** Opening DATA block **

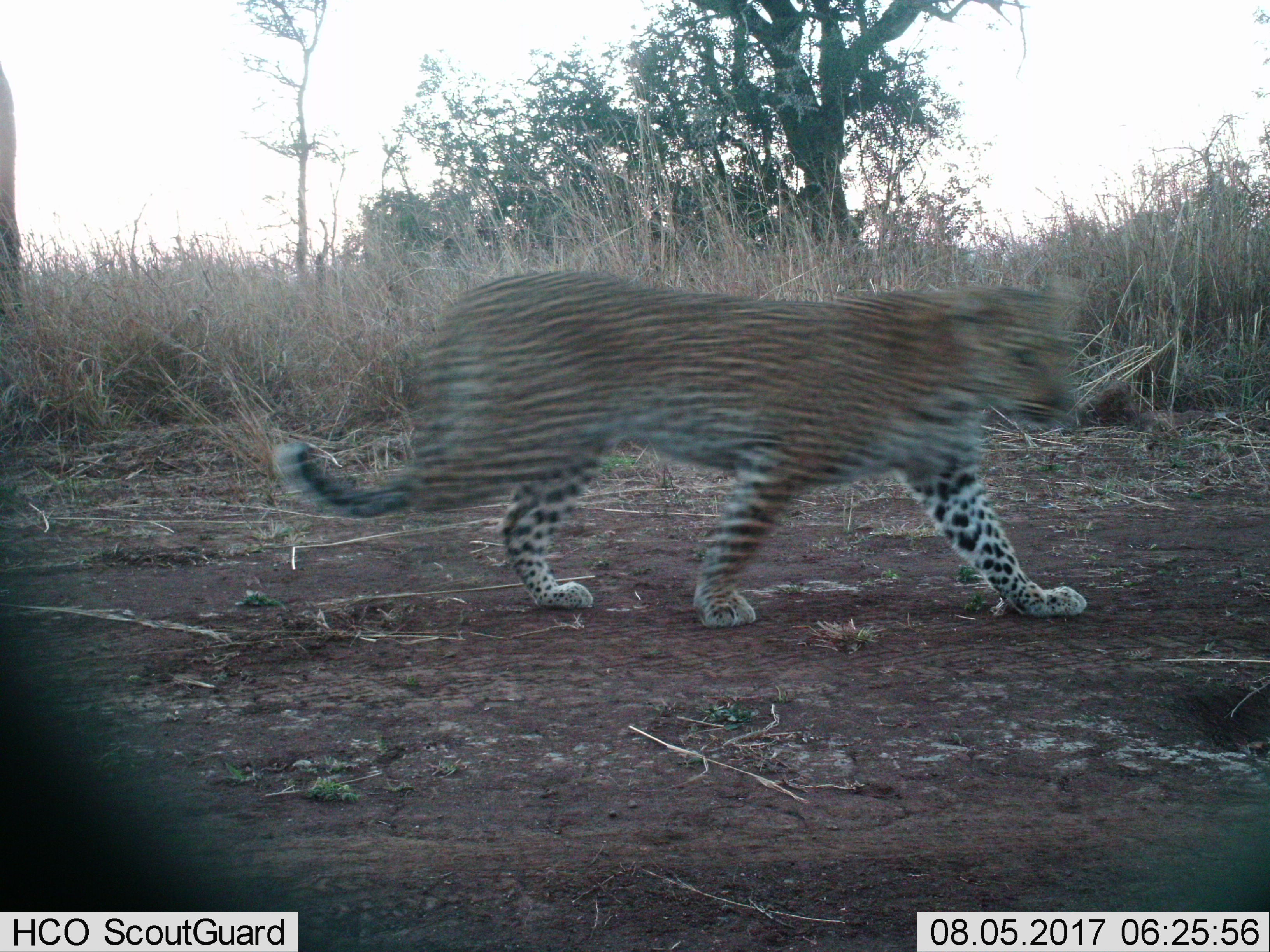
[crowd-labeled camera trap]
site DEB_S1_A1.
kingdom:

** Closing DATA block **

I would like the data copied exactly as it stands, with no pictures included.

ANSWER FOR THIS EXERCISE:
[crowd-labeled camera trap]
site DEB_S1_A1.
kingdom:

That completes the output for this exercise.